[Data extracted from a collection]

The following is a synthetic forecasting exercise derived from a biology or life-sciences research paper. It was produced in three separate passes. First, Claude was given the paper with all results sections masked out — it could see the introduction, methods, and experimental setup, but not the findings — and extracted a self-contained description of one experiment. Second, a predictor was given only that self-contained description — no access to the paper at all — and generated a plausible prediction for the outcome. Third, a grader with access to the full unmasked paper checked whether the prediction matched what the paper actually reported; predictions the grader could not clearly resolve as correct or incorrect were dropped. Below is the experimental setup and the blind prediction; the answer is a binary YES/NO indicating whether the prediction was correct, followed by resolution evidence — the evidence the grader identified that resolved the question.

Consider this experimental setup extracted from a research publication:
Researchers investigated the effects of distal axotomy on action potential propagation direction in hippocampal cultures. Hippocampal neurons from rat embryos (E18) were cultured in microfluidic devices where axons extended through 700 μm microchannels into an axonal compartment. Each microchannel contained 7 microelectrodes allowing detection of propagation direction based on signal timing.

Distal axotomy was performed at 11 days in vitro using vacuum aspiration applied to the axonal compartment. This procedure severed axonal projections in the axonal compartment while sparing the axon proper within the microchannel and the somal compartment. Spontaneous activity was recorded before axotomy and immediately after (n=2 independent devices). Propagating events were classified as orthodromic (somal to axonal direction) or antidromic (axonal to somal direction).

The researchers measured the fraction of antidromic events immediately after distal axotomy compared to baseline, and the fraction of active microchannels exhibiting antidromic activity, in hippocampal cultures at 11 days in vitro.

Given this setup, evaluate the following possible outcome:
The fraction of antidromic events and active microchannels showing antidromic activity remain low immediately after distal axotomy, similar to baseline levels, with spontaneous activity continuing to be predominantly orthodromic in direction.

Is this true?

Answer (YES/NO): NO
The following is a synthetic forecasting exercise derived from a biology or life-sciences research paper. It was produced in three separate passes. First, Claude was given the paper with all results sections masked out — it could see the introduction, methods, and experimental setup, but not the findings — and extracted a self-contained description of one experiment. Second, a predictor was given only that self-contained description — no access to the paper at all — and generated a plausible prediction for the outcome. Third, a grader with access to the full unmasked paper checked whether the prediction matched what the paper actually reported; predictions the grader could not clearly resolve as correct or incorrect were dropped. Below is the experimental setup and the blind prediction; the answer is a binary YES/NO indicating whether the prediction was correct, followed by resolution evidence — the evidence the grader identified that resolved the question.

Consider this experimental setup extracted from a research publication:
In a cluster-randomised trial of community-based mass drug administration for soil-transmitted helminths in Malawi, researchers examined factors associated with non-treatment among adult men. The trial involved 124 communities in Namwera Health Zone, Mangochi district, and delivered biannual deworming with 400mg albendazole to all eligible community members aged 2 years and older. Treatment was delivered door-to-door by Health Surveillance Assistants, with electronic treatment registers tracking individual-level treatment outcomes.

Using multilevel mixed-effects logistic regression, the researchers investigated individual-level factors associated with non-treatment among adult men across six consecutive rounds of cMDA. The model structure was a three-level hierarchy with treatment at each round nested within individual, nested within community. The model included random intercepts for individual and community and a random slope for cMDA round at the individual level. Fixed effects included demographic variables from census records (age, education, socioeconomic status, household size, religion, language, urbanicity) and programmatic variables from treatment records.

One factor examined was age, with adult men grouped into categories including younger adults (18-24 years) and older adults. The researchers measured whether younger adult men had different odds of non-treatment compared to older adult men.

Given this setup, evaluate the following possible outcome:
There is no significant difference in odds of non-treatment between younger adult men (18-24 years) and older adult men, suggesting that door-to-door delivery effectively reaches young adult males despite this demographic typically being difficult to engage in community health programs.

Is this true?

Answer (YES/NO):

• **WORK INSTRUCTIONS**:
The data should be printed again exactly, line for line.

• **SOLUTION TO THE EXERCISE**:
The following is a synthetic forecasting exercise derived from a biology or life-sciences research paper. It was produced in three separate passes. First, Claude was given the paper with all results sections masked out — it could see the introduction, methods, and experimental setup, but not the findings — and extracted a self-contained description of one experiment. Second, a predictor was given only that self-contained description — no access to the paper at all — and generated a plausible prediction for the outcome. Third, a grader with access to the full unmasked paper checked whether the prediction matched what the paper actually reported; predictions the grader could not clearly resolve as correct or incorrect were dropped. Below is the experimental setup and the blind prediction; the answer is a binary YES/NO indicating whether the prediction was correct, followed by resolution evidence — the evidence the grader identified that resolved the question.

Consider this experimental setup extracted from a research publication:
Researchers investigated the effects of distal axotomy on action potential propagation direction in hippocampal cultures. Hippocampal neurons from rat embryos (E18) were cultured in microfluidic devices where axons extended through 700 μm microchannels into an axonal compartment. Each microchannel contained 7 microelectrodes allowing detection of propagation direction based on signal timing.

Distal axotomy was performed at 11 days in vitro using vacuum aspiration applied to the axonal compartment. This procedure severed axonal projections in the axonal compartment while sparing the axon proper within the microchannel and the somal compartment. Spontaneous activity was recorded before axotomy and immediately after (n=2 independent devices). Propagating events were classified as orthodromic (somal to axonal direction) or antidromic (axonal to somal direction).

The researchers measured the fraction of antidromic events immediately after distal axotomy compared to baseline, and the fraction of active microchannels exhibiting antidromic activity, in hippocampal cultures at 11 days in vitro.

Given this setup, evaluate the following possible outcome:
The fraction of antidromic events and active microchannels showing antidromic activity remain low immediately after distal axotomy, similar to baseline levels, with spontaneous activity continuing to be predominantly orthodromic in direction.

Is this true?

Answer (YES/NO): NO
The following is a synthetic forecasting exercise derived from a biology or life-sciences research paper. It was produced in three separate passes. First, Claude was given the paper with all results sections masked out — it could see the introduction, methods, and experimental setup, but not the findings — and extracted a self-contained description of one experiment. Second, a predictor was given only that self-contained description — no access to the paper at all — and generated a plausible prediction for the outcome. Third, a grader with access to the full unmasked paper checked whether the prediction matched what the paper actually reported; predictions the grader could not clearly resolve as correct or incorrect were dropped. Below is the experimental setup and the blind prediction; the answer is a binary YES/NO indicating whether the prediction was correct, followed by resolution evidence — the evidence the grader identified that resolved the question.

Consider this experimental setup extracted from a research publication:
In a cluster-randomised trial of community-based mass drug administration for soil-transmitted helminths in Malawi, researchers examined factors associated with non-treatment among adult men. The trial involved 124 communities in Namwera Health Zone, Mangochi district, and delivered biannual deworming with 400mg albendazole to all eligible community members aged 2 years and older. Treatment was delivered door-to-door by Health Surveillance Assistants, with electronic treatment registers tracking individual-level treatment outcomes.

Using multilevel mixed-effects logistic regression, the researchers investigated individual-level factors associated with non-treatment among adult men across six consecutive rounds of cMDA. The model structure was a three-level hierarchy with treatment at each round nested within individual, nested within community. The model included random intercepts for individual and community and a random slope for cMDA round at the individual level. Fixed effects included demographic variables from census records (age, education, socioeconomic status, household size, religion, language, urbanicity) and programmatic variables from treatment records.

One factor examined was age, with adult men grouped into categories including younger adults (18-24 years) and older adults. The researchers measured whether younger adult men had different odds of non-treatment compared to older adult men.

Given this setup, evaluate the following possible outcome:
There is no significant difference in odds of non-treatment between younger adult men (18-24 years) and older adult men, suggesting that door-to-door delivery effectively reaches young adult males despite this demographic typically being difficult to engage in community health programs.

Is this true?

Answer (YES/NO):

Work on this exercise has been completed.